Reproduce the entries below with each occurrence of "camera" swapped for "photographer", keeping everything else unchanged.
··· RECORDS FOR PROCESSING
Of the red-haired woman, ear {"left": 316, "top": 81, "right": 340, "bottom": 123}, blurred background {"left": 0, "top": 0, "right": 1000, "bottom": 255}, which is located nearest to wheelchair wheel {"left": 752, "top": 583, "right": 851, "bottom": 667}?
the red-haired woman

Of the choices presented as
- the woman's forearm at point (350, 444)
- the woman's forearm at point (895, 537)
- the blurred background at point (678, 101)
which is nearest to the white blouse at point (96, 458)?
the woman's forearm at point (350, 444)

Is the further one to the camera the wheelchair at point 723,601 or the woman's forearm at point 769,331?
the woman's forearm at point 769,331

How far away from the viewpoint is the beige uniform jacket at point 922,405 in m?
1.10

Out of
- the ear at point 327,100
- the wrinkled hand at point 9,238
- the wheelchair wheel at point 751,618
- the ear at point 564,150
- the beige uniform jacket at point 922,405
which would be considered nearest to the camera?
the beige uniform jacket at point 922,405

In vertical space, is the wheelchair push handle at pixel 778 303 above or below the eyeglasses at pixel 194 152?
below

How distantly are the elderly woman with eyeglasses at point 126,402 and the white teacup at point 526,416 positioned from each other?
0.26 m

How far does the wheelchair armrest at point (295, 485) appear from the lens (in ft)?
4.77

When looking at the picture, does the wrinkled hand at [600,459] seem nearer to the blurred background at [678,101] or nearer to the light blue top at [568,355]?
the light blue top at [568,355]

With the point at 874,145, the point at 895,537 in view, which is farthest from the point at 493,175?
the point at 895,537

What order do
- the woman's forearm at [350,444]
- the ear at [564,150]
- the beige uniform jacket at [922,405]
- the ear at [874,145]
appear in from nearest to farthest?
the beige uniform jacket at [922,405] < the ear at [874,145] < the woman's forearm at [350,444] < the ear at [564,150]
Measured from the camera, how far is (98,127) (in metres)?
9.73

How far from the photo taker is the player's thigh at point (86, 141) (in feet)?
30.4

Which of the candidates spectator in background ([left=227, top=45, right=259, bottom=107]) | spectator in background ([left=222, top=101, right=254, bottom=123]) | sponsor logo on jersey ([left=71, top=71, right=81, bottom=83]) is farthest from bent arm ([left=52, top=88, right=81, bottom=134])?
······
THE OUTPUT.
Of the red-haired woman, ear {"left": 316, "top": 81, "right": 340, "bottom": 123}, blurred background {"left": 0, "top": 0, "right": 1000, "bottom": 255}, which is located nearest to wheelchair wheel {"left": 752, "top": 583, "right": 851, "bottom": 667}?
the red-haired woman

Of the choices presented as
- the woman's forearm at point (350, 444)
- the woman's forearm at point (895, 537)
- the blurred background at point (678, 101)
which is nearest to the white blouse at point (96, 458)?
the woman's forearm at point (350, 444)

Is the further one to the photographer the wheelchair at point 723,601 or the woman's forearm at point 769,331?
the woman's forearm at point 769,331

How far away from the viewpoint is the beige uniform jacket at point 922,405 in m?
1.10

Out of
- the ear at point 327,100
- the wrinkled hand at point 9,238
- the wheelchair wheel at point 751,618
- the ear at point 564,150
- the beige uniform jacket at point 922,405
which would be considered nearest to the photographer?
the beige uniform jacket at point 922,405

In vertical space, is the wheelchair push handle at pixel 778 303 above or below the eyeglasses at pixel 194 152?
below

How distantly are the elderly woman with eyeglasses at point 126,402 and the white teacup at point 526,416 positioned from each other?
0.26 m

How far does the wheelchair armrest at point (295, 485) appear from the lens (in ft)?
4.77

When looking at the picture, does the wrinkled hand at [600,459] seem nearer to the blurred background at [678,101] or nearer to the light blue top at [568,355]?
the light blue top at [568,355]

With the point at 874,145, the point at 895,537 in view, which is farthest from the point at 493,175?
the point at 895,537

What order do
- the woman's forearm at [350,444]
- the ear at [564,150]
- the beige uniform jacket at [922,405]
- the ear at [874,145]
appear in from nearest to farthest?
the beige uniform jacket at [922,405] < the ear at [874,145] < the woman's forearm at [350,444] < the ear at [564,150]
Measured from the photographer, how far is (98,127) (in metres)?
9.73

How far from the photo taker is the player's thigh at point (86, 141) (in feet)?
30.4

Which of the candidates spectator in background ([left=227, top=45, right=259, bottom=107]) | spectator in background ([left=222, top=101, right=254, bottom=123]) | sponsor logo on jersey ([left=71, top=71, right=81, bottom=83]) is farthest from bent arm ([left=52, top=88, right=81, bottom=134])?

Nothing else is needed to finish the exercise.